The CANDLE library enables users to run their own deep learning code on a set of supported high-performance computers. With the current version of CANDLE, users will be able to run a hyperparameter optimization task (mlrMBO workflow) or a parallel execution task (upf workflow). In order to run those workflows, users are required to implement a class and methods (will be explained in section 1) and follow some procedures (see section 2) for each workflow. This user guide will provide an overview of these code structures and an explanation of parameters or variables as needed.

How to write CANDLE compliant deep learning code¶

Minimum requirements¶

CANDLE compliant code requires you to create a Python class and implement two methods, run() and initialize_parameters(). The base class already provides common parameters such as batch_size, epoch, etc. and enables you to register additional parameters as needed. In addition to that, you can mandate that some parameters exist and have values, if needed.

Base Class¶

The CANDLE library provides a base class (candle.Benchmark), which you will extend to configure your parameters. If you don’t have any additional parameters to define, you can use this code as is (see MNIST example).

# mnist.py
additional_definitions = None
required = None

class MNIST(candle.Benchmark):  # 1
    def set_locals(self):
        if required is not None:
            self.required = set(required)
        if additional_definitions is not None:
            self.additional_definitions = additional_definitions

# 1: Create a new class by extending candle.Benchmark

Additional Parameters¶

You can add a parameter like this example. The example illustrates how to define an integer type parameter, pool with minimum description. This uses Python’s argparse library.

additional_definitions = [{
    'name':'pool', # 1
    'nargs':'+', # 2
    'type': int, # 3
    'help':'network structure of shared layer' # 4
},
]

# 1: required. Name of parameter.
# 2: optional. The number of command-line arguments.
# 3: required. The type to which the command-line arguments should be converted.
# 4: optional. A brief description of what the argument does.

Mandatory parameters¶

If you would like to make some common parameters mandatory, you will need to define a required variable, a list of parameter names, and pass it to the definition of your class.

required = [
    'data_url',
    'epochs',
    'batch_size',
    'pool',
    'save'
]

Thread Optimization¶

On some high-performance computing machines like Theta, the performance will be greatly improved if we let CANDLE handle threads. So, it is generally recommended to have code like lines 14 to 21 in this example, which sets appropriate parameters in a tensorflow session.

# thread optimization
import os
from tensorflow.keras import backend as K
if K.backend() == 'tensorflow' and 'NUM_INTRA_THREADS' in os.environ:
    import tensorflow as tf
    sess = tf.Session(config=tf.ConfigProto(inter_op_parallelism_threads=int(os.environ['NUM_INTER_THREADS']),
                                            intra_op_parallelism_threads=int(os.environ['NUM_INTRA_THREADS'])))
    K.set_session(sess)

initialize_parameters Method¶

In the initialize_parameters() method, we will instantiate the base class, and finally build an argument parser to recognize your customized parameters in addition to the default parameters ( default_utils.initialize_parameters()). The initialize_parameters() method should return a python dictionary, which will be passed to the run() method.

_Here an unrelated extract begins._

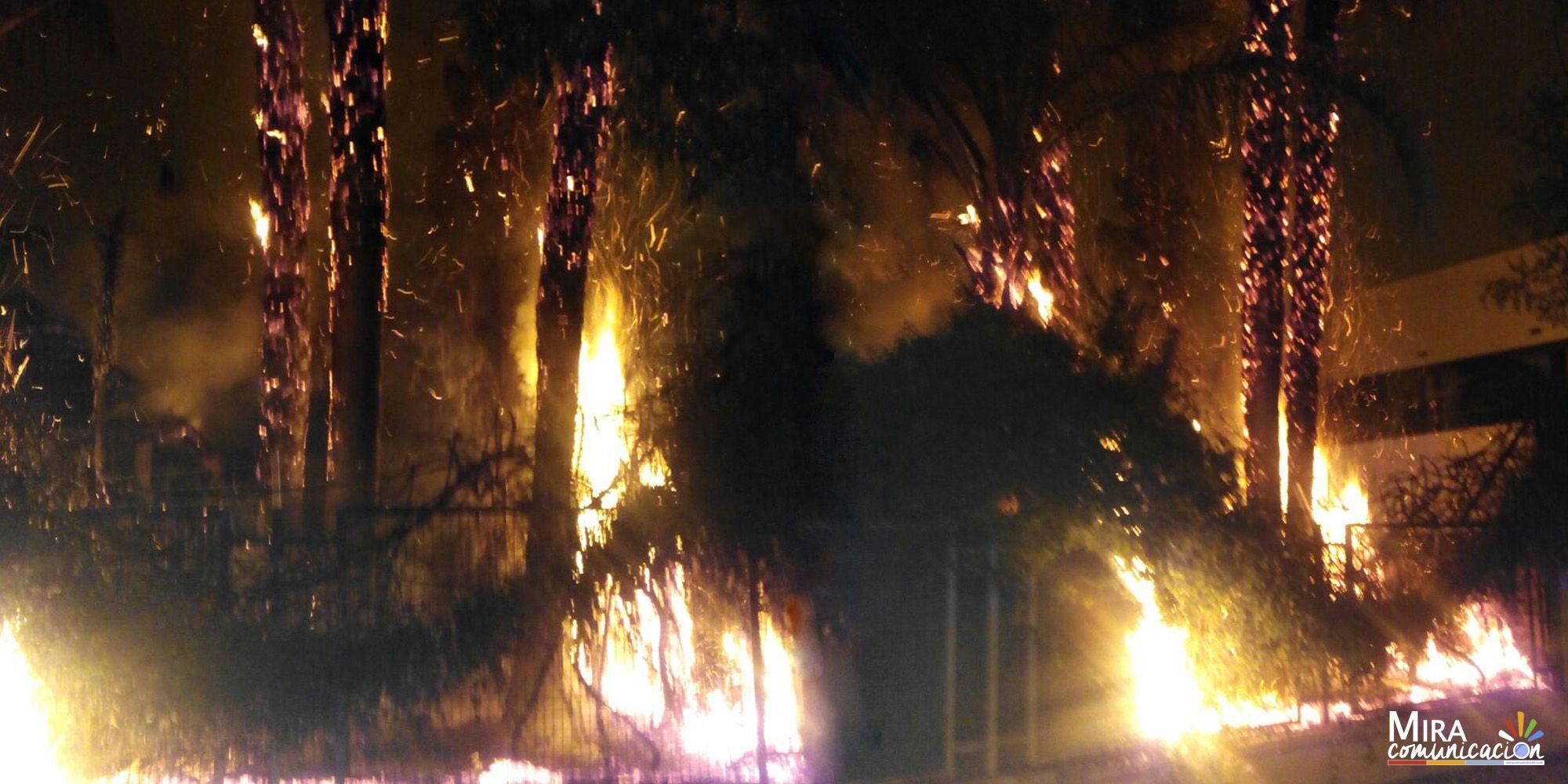 Incendio en vallado, arbustos y árboles de chalet entre Avenida Andalucía y Calle Zeus | MIRA Jerez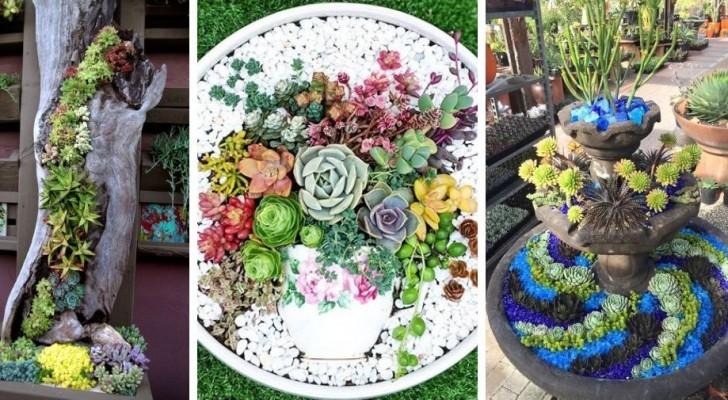 11 compositions de plantes grasses incroyables pour décorer votre jardin avec brio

# this is a part of mnist_mlp_candle.py

import mnist
import candle

def initialize_parameters():
    mnist_common = mnist.MNIST(mnist.file_path,
        'mnist_params.txt',  # 4
        'keras',
        prog='mnist_mlp',
        desc='MNIST example'
    )  # 1

    # Initialize parameters
    gParameters = default_utils.initialize_parameters(mnist_common)  # 2
    ..

    return gParameters  # 3

# 1: instantiate base class
# 2: build argument parser
# 3: initialize_parameters() should return a dictionary
# 4: a file that contains default values for the given parameters. See below for example.

[Global_Params]
epochs=20
batch_size=128
activation='relu'
optimizer='rmsprop'

When parameters are not overwritten by workflows, their values will be used as defaults.

Run Method¶

You can place your deep learning code in the run() method. Your parameters are accessible in the input dictionary like gParameters['batch_size'].

We have an example that converted a simple MNIST neural net mnist_mlp.py provided by Keras Team into CANDLE compliant form. In this example, you will see how the actual neural network was transplanted in the run() method.

Finally, the run() method returns a keras history object. This can be omitted for upf workflow, but required for HPO workflow. (see upf and mbo explanation below)

# this is a part of mnist_mlp_candle.py

def run(gParameters): # 1
    ##########################################
    # Your DL start here. See mnist_mlp.py   #
    ##########################################

    ...

    batch_size = gParameters['batch_size']
    epochs = gParameters['epochs']

    ...

    model.compile(loss='categorical_crossentropy',
                optimizer=optimizer,
                metrics=['accuracy'])

    history = model.fit(x_train, y_train,
                        batch_size=batch_size,
                        epochs=epochs,
                        verbose=1,
                        validation_data=(x_test, y_test))
    ##########################################
    # End of mnist_mlp.py ####################
    ##########################################
  return history # 2

# 1: run method receives parameter dictionary
# 2: returns keras history object or None.
- The mlrMBO workflow requires returning a keras history object so that the workflow can evaluate the model. The upf workflow does not have the evaluation process, so you can return None.